[Spatial query records]
---------------
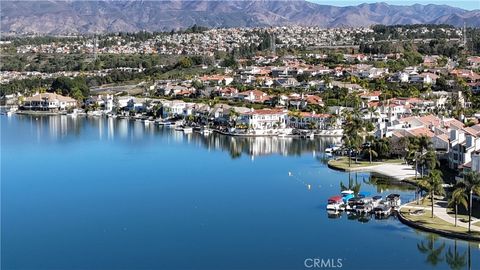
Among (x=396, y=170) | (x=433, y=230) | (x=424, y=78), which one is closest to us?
(x=433, y=230)

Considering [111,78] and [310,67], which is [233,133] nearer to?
[310,67]

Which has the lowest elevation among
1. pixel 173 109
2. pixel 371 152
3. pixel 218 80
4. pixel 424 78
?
pixel 371 152

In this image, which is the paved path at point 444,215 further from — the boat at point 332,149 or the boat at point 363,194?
the boat at point 332,149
---------------
**WORK TO BE COMPLETED**: Render everything from the line containing "In this image, which" down to the last of the items as a two-column CSV with the headers text and answer. Give one row per item, put each field in quotation marks, and replace line breaks with spaces.

**EXERCISE ANSWER**:
text,answer
"In this image, which is the paved path at point 444,215 further from — the boat at point 332,149 or the boat at point 363,194?","the boat at point 332,149"